Verrue génitale (VPH)

Qu’est-ce qu’une verrue génitale (ou condylome) ?

Les verrues génitales sont des lésions causées par le virus du papillome humain (VPH).

Qu’est-ce que le VPH ?

Le virus du papillome humain (VPH) est un virus commun. Il existe plus d’une centaine de souches ou de types de VPH. Le VPH est la forme d’infection transmissible sexuellement et par le sang (ITSS) le plus courant au Canada. Jusqu’à 75 % des gens vont être en contact avec le virus au cours de leur vie. La plupart des gens finissent par éliminer le VPH dans les deux ans suivant l’infection.

Comment se transmet le VPH ?

Le VPH se propage d’une personne à l’autre par contact direct de peau à peau, souvent pendant une activité sexuelle.

Quels sont les symptômes ?

Dans bien des cas, le VPH n’est accompagné d’aucun symptôme et les gens ne savent pas qu’ils sont infectés. Si des symptômes se développent, ils peuvent prendre deux à trois mois et même des années avant d’apparaître. Le VPH peut causer des verrues sur les organes génitaux. Les verrues génitales ressemblent aux verrues ordinaires. Elles prennent habituellement la forme d’excroissances dures ou molles. Elles ressemblent souvent à de petits choux-fleurs et sont de couleur rose, chair, blanche, brune ou grise. Elles peuvent être surélevées ou plates, isolées ou groupées.

Comment diagnostique-t-on le VPH ?

Il n’existe pas encore de test diagnostique de routine pour le VPH au Canada. Un professionnel de la santé peut examiner votre peau pour vérifier la présence de verrues génitales.

Comment traite-t-on le VPH ?

Des traitements sont disponibles afin d’enlever les verrues. Ces traitements permettent aussi de réduire les risques de transmission aux partenaires sexuels. Il se peut que plusieurs traitements soient nécessaires avant que toutes les verrues disparaissent. Les traitements varient selon le nombre et l’endroit où se trouvent les verrues.

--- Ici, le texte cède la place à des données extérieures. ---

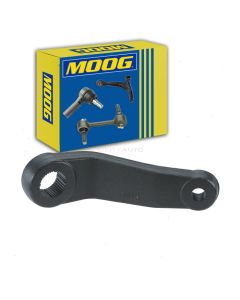 MOOG Steering Pitman Arm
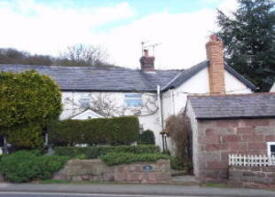 Four Winds, Sandy Lane, Malpas SY14 8BD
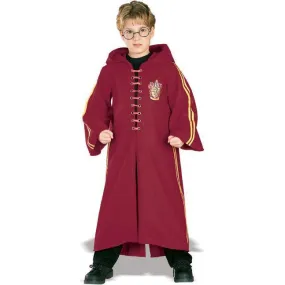 Harry Potter Quidditch Robe for Kids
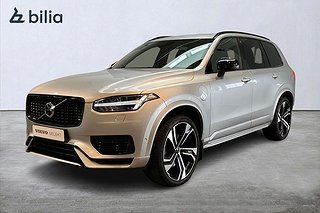 Volvo XC90 T8 AWD Recharge R-Des Pro Edt 7-säten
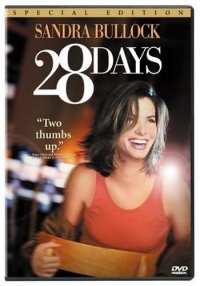 28 Days (Special Edition) 28 Days (Special Edition)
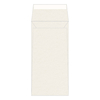 Pochette DL Rives Tradition Natural White 120 g/m² Boîte de 250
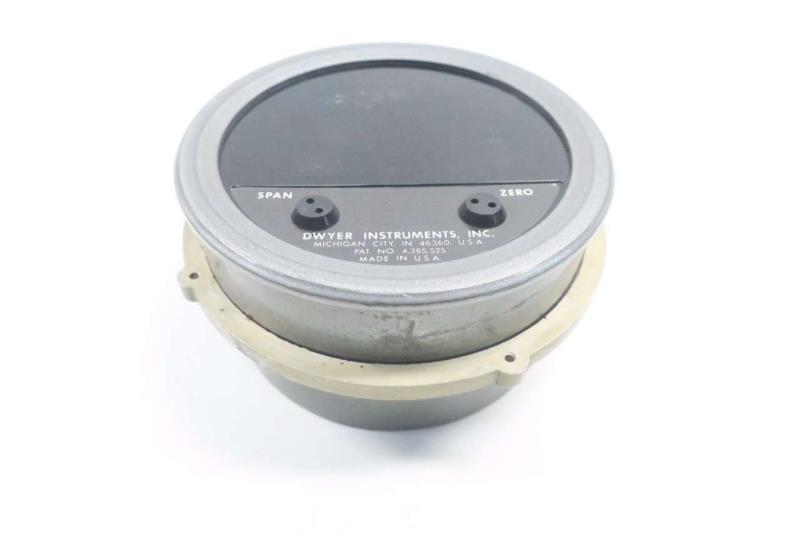 Dwyer 603A-3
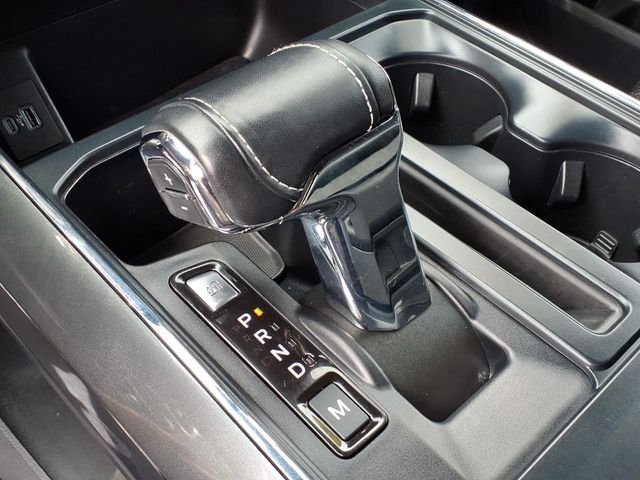 Used 2022 White Ford XLT image 26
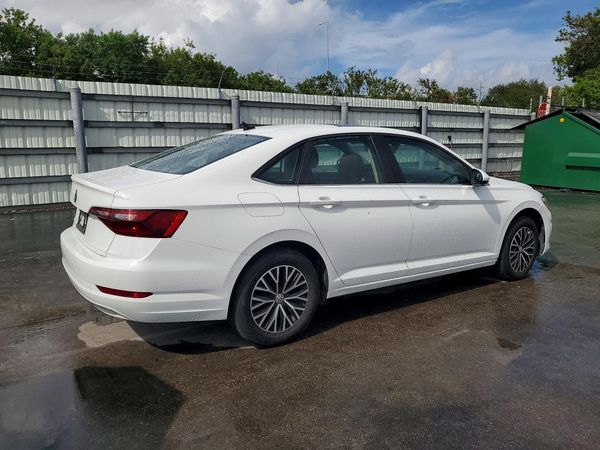 2021 VOLKSWAGEN JETTA S / SE / R-Line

Parmi les traitements courants, on trouve :

La cryothérapie, une technique qui consiste à « geler » les verrues avec de l’azote liquide. Des médicaments topiques (p. ex. podophylline) à appliquer directement sur les verrues. Des traitements avec ordonnance sont aussi disponibles (Aldara, Vyloma, Condyline). Un traitement au laser ou une chirurgie mineure est souvent utilisé pour traiter les verrues sur le col de l’utérus et d’autres verrues internes.

Les traitements en vente libre contre les verrues ne devraient jamais être utilisés sur les organes génitaux.

Comment peut-on prévenir le VPH ?

Les condoms peuvent aider à éviter la propagation du VPH, mais n’assurent pas une protection complète. Un vaccin est disponible pour se protéger contre les types de VPH les plus courants. En Ontario, le vaccin est administré à tous les étudiants de 7e année par l’entremise de cliniques scolaires. Il est aussi disponible pour les personnes désignées masculines à la naissance de 9 à 26 ans (qui répondent aux critères de risque élevé) qui sont infectées par le VIH et immunodéficience ou immunocompétence. Dans certaines circonstances, ce vaccin peut également être prescrit pour les adultes qui n’ont pas reçu le vaccin à l’école. Discutez avec votre professionnel de soins de santé si ce vaccin est approprié pour vous.

Complications possibles :

Certains types de VPH peuvent causer le cancer du col de l’utérus. D’autres peuvent causer d’autres formes rares de cancer, comme ceux du pénis, de la vulve, de l’anus ou de la gorge. Il est peu probable que les types de VPH qui causent les verrues génitales causent le cancer.

Rappelez-vous :

Toute infection des parties génitales peut augmenter le risque d’infection par le VIH. Les pratiques sexuelles recommandées comprenant l’utilisation de condoms en latex ou en polyuréthane et/ou de digues buccales lors des relations orales, anales ou vaginales peuvent réduire les risques d’ITSS.